Still, the books and short stories flowed endlessly from him. He wrote crime, romance, war, humour, horror and even SF. His only SF novel is The Great Wash (Heinemann 1953), published as Secret Masters in the US, which pivots on the plans of a group of scientists who want to take over the world by melting the polar ice-caps, hence flooding most of the world’s population. The plot is structured like a Edgar Wallace or Sax Rohmer thriller. As enjoyable as this book was, Kersh lost favour with the critics, who were lauding writers more concerned with experimental techniques than storytelling. From this time on, sales of Kersh’s books would fall and copies are sometimes hard to find. Always in financial difficulty, his lodgings became more shabby – credit was no longer extended. His acrimonious divorce from his second wife in 1955 left him with even more debts and responsibilities.
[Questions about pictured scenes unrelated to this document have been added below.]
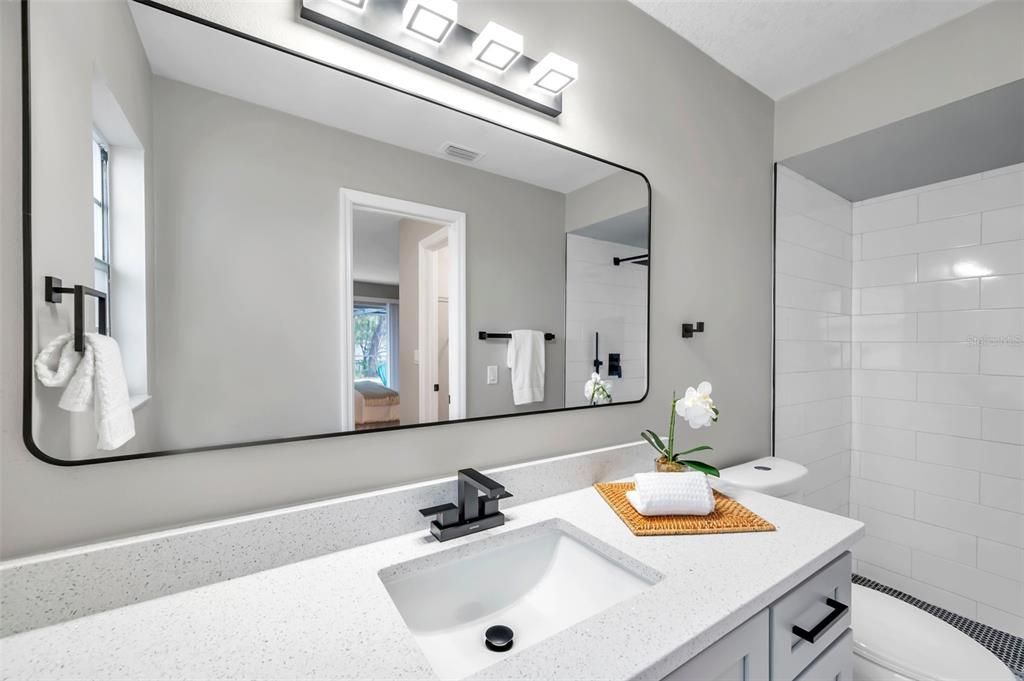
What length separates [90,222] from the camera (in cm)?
71

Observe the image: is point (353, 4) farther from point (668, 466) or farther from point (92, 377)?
point (668, 466)

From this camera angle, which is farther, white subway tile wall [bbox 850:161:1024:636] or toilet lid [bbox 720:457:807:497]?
white subway tile wall [bbox 850:161:1024:636]

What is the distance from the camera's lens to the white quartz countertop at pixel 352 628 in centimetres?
59

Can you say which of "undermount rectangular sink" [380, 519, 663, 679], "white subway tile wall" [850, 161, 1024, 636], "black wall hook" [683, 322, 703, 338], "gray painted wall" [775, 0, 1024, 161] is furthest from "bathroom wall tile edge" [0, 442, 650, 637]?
"white subway tile wall" [850, 161, 1024, 636]

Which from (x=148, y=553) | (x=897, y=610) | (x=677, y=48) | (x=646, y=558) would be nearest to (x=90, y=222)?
(x=148, y=553)

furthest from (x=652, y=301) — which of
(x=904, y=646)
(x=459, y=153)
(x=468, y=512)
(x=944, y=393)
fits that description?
(x=944, y=393)

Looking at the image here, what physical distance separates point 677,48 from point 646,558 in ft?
5.37

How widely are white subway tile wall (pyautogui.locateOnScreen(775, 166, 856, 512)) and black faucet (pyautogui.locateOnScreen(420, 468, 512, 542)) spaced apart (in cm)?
152

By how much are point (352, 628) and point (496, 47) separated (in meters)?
1.22

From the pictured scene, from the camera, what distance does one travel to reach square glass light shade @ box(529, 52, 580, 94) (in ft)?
3.85

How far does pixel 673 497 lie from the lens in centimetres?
107

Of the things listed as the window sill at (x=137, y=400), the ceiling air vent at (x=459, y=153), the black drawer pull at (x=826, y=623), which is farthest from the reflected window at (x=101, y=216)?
the black drawer pull at (x=826, y=623)

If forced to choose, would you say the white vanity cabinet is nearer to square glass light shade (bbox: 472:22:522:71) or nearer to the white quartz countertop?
the white quartz countertop

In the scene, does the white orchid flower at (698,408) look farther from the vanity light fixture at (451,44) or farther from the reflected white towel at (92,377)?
the reflected white towel at (92,377)
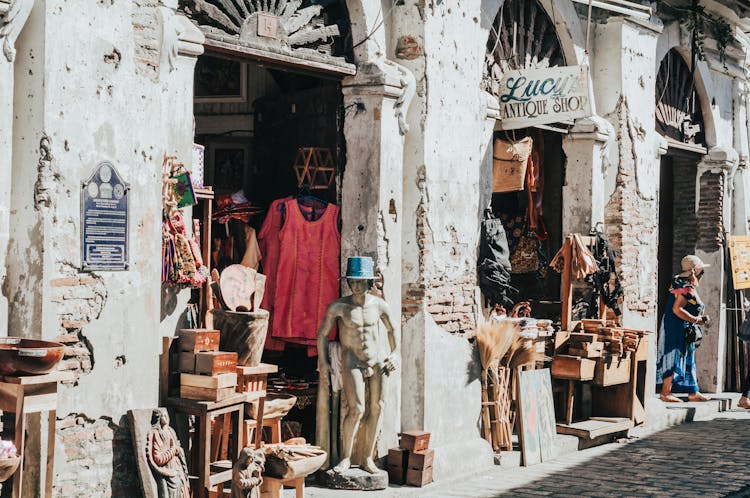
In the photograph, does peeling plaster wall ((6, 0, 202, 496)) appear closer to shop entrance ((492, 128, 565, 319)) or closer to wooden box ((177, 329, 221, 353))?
wooden box ((177, 329, 221, 353))

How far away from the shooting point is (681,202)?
17375mm

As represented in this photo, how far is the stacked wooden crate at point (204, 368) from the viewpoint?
784 cm

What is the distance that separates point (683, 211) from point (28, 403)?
12.9 m

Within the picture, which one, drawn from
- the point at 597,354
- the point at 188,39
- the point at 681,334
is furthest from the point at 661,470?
the point at 188,39

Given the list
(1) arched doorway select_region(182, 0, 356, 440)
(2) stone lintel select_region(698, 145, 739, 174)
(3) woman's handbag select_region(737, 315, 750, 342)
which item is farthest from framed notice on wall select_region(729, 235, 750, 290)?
(1) arched doorway select_region(182, 0, 356, 440)

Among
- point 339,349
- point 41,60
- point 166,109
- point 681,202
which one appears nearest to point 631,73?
point 681,202

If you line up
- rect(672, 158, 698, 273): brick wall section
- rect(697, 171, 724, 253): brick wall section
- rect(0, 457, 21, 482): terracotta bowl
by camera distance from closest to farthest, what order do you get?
1. rect(0, 457, 21, 482): terracotta bowl
2. rect(697, 171, 724, 253): brick wall section
3. rect(672, 158, 698, 273): brick wall section

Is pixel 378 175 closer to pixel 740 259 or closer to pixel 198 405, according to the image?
pixel 198 405

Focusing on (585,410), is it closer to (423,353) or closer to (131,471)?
(423,353)

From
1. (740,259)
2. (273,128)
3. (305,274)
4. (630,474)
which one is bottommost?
(630,474)

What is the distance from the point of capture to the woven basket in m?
12.3

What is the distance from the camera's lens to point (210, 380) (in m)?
7.83

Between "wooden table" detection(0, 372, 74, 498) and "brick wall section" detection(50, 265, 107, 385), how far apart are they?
39 centimetres

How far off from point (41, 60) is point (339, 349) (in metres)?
3.82
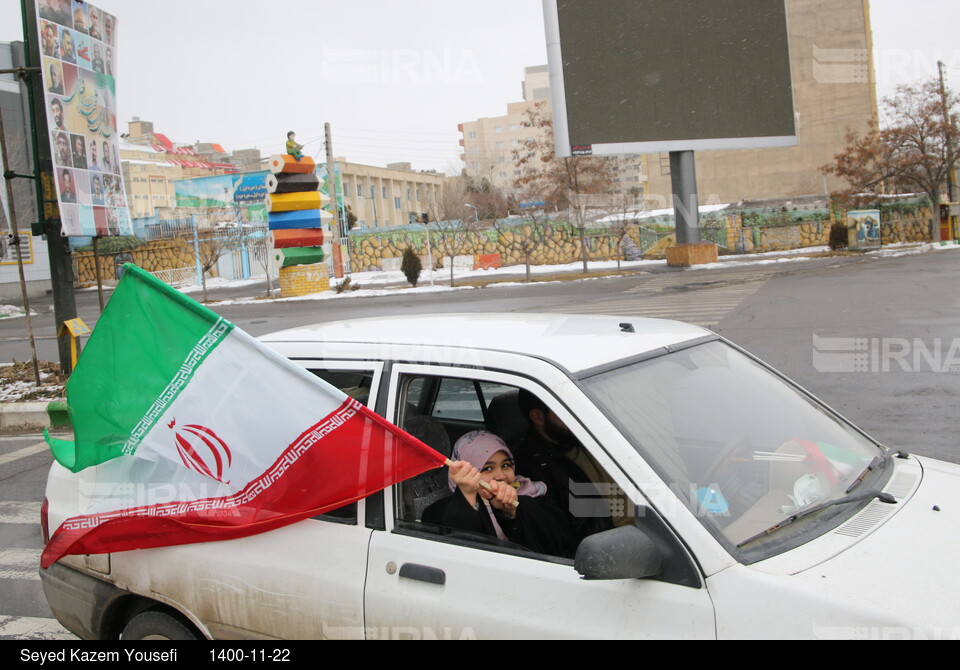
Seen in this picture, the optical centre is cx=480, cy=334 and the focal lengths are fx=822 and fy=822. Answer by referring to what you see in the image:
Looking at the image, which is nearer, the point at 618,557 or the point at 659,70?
the point at 618,557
Kersh soon remarried, to Florence Sochis, and settled in various, remote areas of New York State where he could spot a creditor at ten miles. From this adversity arose a book which Anthony Burgess described as: ‘One of the best comic novels of the century, with Sam Yudenow as superb a creation (almost) as Falstaff.’ The novel is Fowlers End (Simon & Shuster 1957). The central figure is the cinema proprietor, Sam Yudenow, a sly, cruel, greedy man with the most infectious dialogue you are likely to read in a book – by the end of the book, I began talking like him. This was also the year that Kersh received the Edgar Allan Poe Award from the Mystery Writers Of America for his short story The Mystery Of The Bottle, which gave an eerie account behind the disappearance of writer Ambrose Bierce.

Despite the oxygen tent and operations, Kersh worked day in, day out on The Implacable Hunter (Heinemann 1961). Whilst Fowlers End was cruelly ignored by the critics, praise without end was heaped upon Kersh’s story of the life and emotion of Saul, the hunter of Christians, who became St Paul. Favourable comparison was made to the Claudius books of Robert Graves. Anthony Burgess thought Kersh at the height of his powers.
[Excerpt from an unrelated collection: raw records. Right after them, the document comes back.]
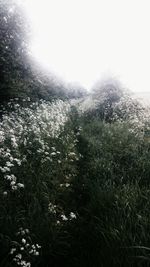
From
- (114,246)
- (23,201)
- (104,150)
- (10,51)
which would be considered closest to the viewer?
(114,246)

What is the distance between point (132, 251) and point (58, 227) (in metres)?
1.33

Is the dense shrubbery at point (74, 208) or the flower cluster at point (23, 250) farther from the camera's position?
the dense shrubbery at point (74, 208)

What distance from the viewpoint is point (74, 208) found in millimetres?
5469

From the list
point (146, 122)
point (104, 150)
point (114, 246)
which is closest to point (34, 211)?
point (114, 246)

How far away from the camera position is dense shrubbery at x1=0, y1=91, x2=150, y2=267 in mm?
3855

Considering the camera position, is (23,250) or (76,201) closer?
(23,250)

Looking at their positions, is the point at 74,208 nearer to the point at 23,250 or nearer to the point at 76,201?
the point at 76,201

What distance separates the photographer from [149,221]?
13.3 ft

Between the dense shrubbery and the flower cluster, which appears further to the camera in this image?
the dense shrubbery

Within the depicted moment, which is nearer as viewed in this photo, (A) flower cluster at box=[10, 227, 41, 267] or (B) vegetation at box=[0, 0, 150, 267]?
(A) flower cluster at box=[10, 227, 41, 267]

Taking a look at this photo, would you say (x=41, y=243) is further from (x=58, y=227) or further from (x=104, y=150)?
(x=104, y=150)

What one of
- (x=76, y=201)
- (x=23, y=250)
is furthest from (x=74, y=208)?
(x=23, y=250)

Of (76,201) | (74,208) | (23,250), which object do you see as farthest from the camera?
(76,201)

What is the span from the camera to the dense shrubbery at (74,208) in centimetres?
386
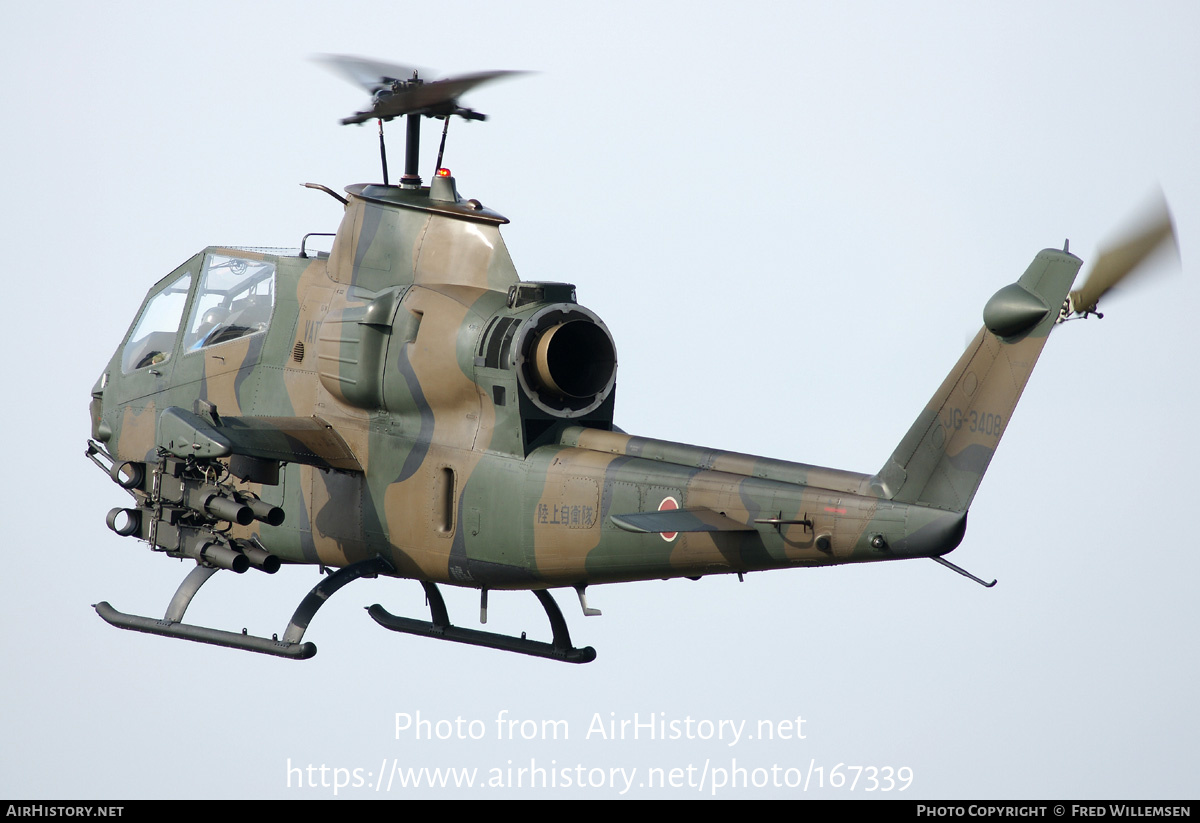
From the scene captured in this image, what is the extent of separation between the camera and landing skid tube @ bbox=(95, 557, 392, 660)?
13.2 meters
After the unsuccessful crime screwball comedy A Long Cool Day In Hell (Heinemann 1965), Kersh spent a lot of precious energy on The Angel And The Cuckoo (New American Library 1966). In many ways, it is superior to his other Soho novels Prelude To A Certain Midnight and Fowlers End, being a culmination of ideas and characters, of situations and plots, that have a richness of texture and resonance rarely found in any fiction of any age. It is a pure joy to lie back and immerse yourself in the mind of a master storyteller. The tragedy is that trouble at the publishers caused this book, among others, to be released without any backing or promotion. It didn't have a chance, so it floundered unnoticed.
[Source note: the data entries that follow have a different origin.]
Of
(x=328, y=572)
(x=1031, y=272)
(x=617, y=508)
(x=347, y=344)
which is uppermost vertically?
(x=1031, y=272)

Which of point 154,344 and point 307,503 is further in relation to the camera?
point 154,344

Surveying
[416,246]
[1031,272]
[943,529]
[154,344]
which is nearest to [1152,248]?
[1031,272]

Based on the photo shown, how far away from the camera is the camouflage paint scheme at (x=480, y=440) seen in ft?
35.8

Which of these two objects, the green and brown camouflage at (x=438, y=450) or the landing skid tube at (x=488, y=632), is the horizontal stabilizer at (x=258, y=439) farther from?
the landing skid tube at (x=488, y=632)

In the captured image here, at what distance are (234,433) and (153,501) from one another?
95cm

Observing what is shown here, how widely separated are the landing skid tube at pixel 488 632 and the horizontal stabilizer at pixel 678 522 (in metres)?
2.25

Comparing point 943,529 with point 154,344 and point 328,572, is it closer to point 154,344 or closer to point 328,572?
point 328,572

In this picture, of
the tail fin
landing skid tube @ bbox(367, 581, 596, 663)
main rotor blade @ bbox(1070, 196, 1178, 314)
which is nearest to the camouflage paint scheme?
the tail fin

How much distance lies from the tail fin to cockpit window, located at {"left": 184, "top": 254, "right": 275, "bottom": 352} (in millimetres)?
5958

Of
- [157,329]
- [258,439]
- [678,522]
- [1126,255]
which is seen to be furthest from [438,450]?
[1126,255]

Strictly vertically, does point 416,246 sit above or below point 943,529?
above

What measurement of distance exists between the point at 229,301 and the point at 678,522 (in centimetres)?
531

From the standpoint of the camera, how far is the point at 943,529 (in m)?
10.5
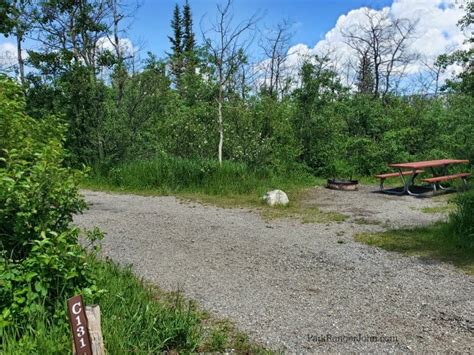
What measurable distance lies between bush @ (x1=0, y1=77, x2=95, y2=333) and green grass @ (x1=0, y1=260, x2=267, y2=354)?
10cm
Gerald Kersh died on November 5th. 1968. Brock (Heinemann 1969), a spy novel and love story with science-fiction overtones involving the ultimate explosive, was published posthumously, but was a minor work, no matter how enjoyable.

During my research I have learnt there is a sizeable number of people who think that they are the only ones who read Kersh. You can always spot a Kersh reader – they have this inner light, this twinkle in their eye, that says ‘If only you knew what I know.’ They know about Kersh. It’s their secret. The world is foolish and chooses to ignore him. Bad luck for the world. Good luck for us.